International Rock Flipping Day, that is. Sunday, September 9.
|A whole beach full of rocks I'd love to flip. Ocean Grove, Campbell River.|
What is International Rock Flipping Day?
It's a day set aside to explore a too-often forgotten part of our world, one we walk past every day, and rarely are aware of; our nearest neighbours, the vibrant life under our feet.
Once a year, people all over the world go out into the fields, the beaches, the creeks, the hills and mountains, or scout around their own backyards or urban spaces, looking for intriguing rocks. We go alone or in groups, with grandparents and kids and students. And the cameras, of course.
We then carefully flip those rocks upside down, and record what we find underneath.
And we see some amazing critters! Everything from roly-polies to slimy salamanders to lazy lizards to a swimming caterpillar ... What will you discover?
Just a reminder: here are the basic instructions:
- Sometime on Sunday, find a good rock or rocks and flip it/them over. If Sunday's impossible for your people, Saturday or Monday is fine.
- Record what you find. Take a photo or video, if possible.
- Replace the rock as you found it.
- Write a post on your blog, in any format you are happy with (someone suggested haikus this year), and add your photos. Or load your photos to the Flickr group. (So even if you don't have a blog, you can join in. You can write a note describing your experience with any photo you add to the Flickr group, too.) If you're on Twitter, Tweet it, too; the hashtag is #rockflip.

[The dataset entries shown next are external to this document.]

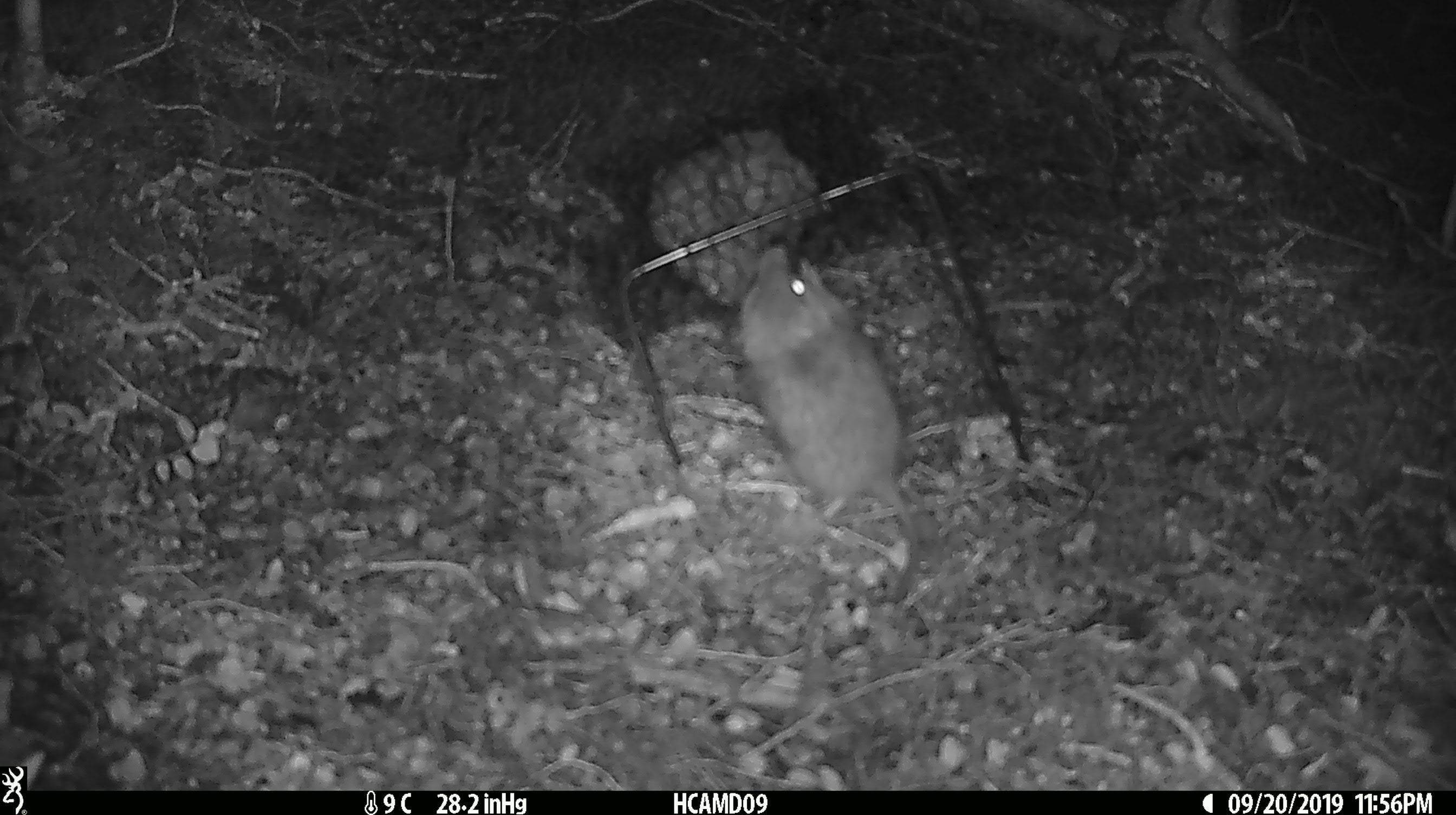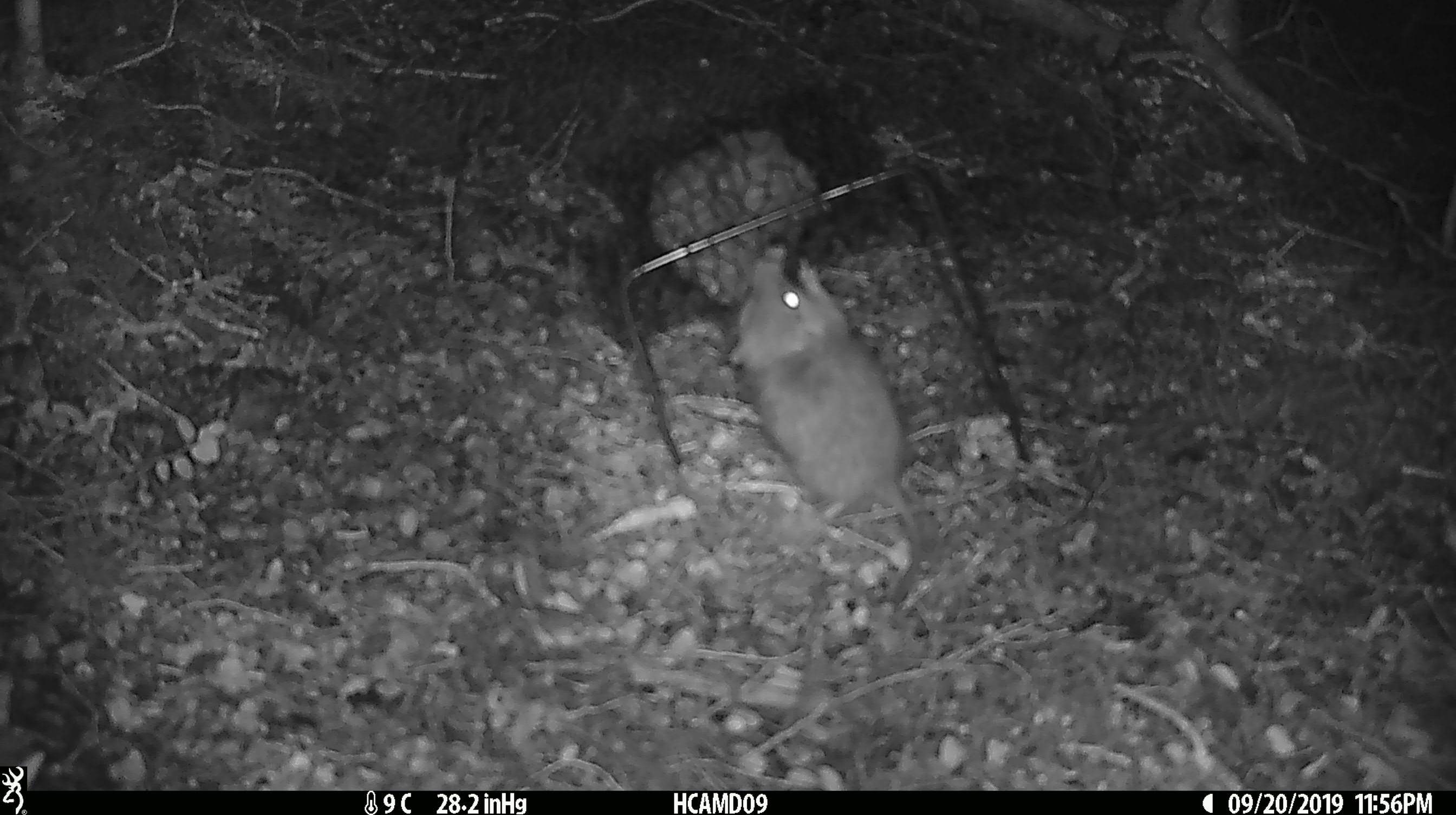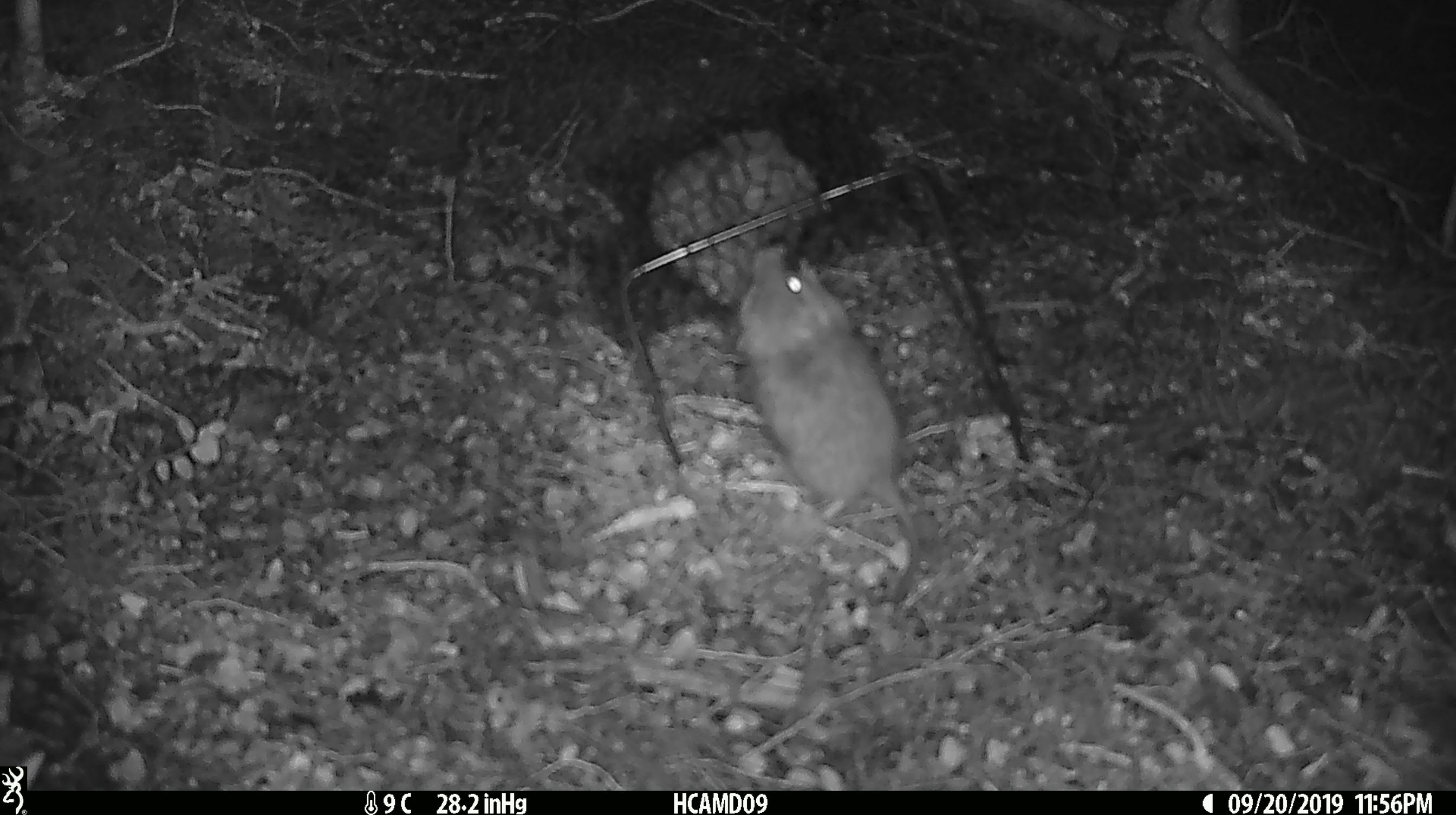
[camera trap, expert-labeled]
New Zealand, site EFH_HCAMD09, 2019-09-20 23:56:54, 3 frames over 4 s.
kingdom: Animalia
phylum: Chordata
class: Mammalia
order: Rodentia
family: Muridae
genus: Mus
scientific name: Mus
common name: mouse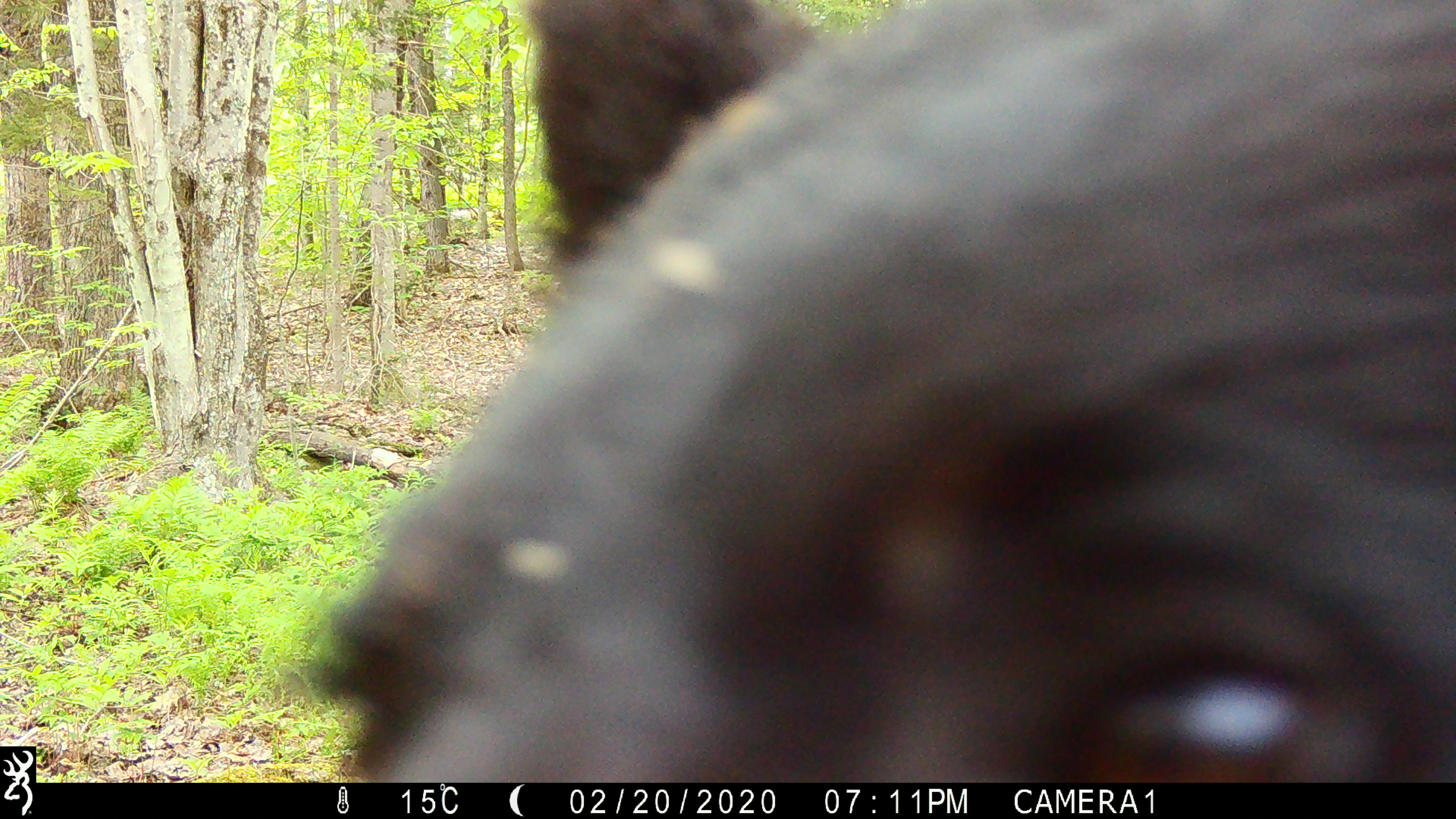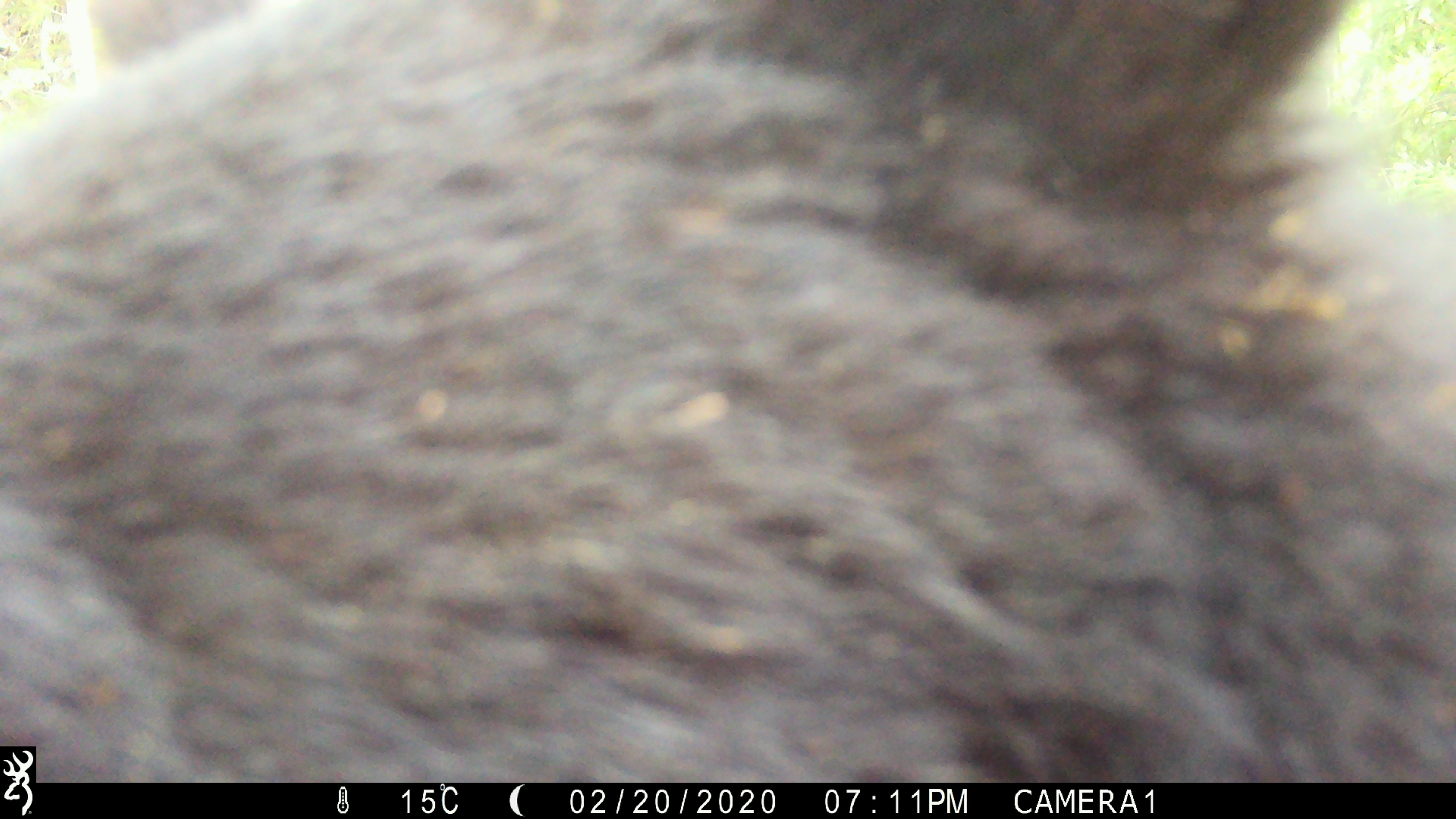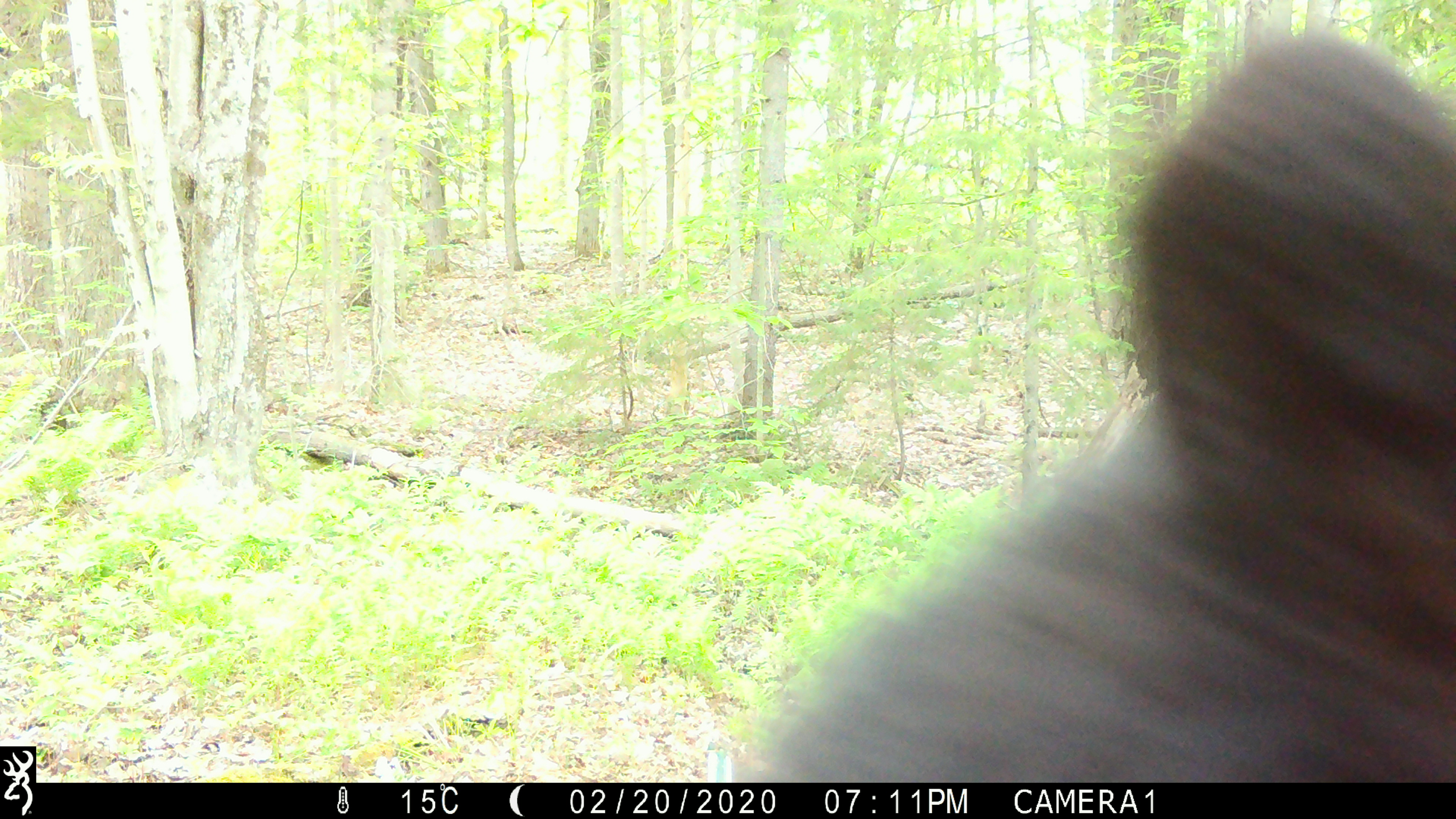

- Send me a link to the blog post or Flickr photo.
- I will collect the links, write up a blog post including them all, e-mail participants the list, and post it for any and all to copy to your own blogs.
- There is a handy badge available for your blog, here. (Or copy it from this post.)
Important Safety Precautions:
A caution from Dave Bonta:
One thing I forgot to do in the initial post is to caution people about flipping rocks in poisonous snake or scorpion habitat. In that case, I’d suggest wearing gloves and/or using a pry bar — or simply finding somewhere else to do your flipping. Please do not disturb any known rattlesnake shelters if you don’t plan on replacing the rocks exactly as you found them. Timber rattlesnakes, like many other adult herps, are very site-loyal, and can die if their homes are destroyed. Also, don’t play with spiders. If you disturb an adjacent hornet nest (hey, it’s possible), run like hell. But be sure to have someone standing by to get it all on film!
About Respect and Consideration:
The animals we find under rocks are at home; they rest there, sleep there, raise their families there. Then we come along and take off the roof, so please remember to replace it carefully. Try not to squish the residents; move them aside if they're big enough; they'll run back as soon as their rock is back in place.
Have a wonderful Rock Flipping Day! I'll be watching for your results with bated breath.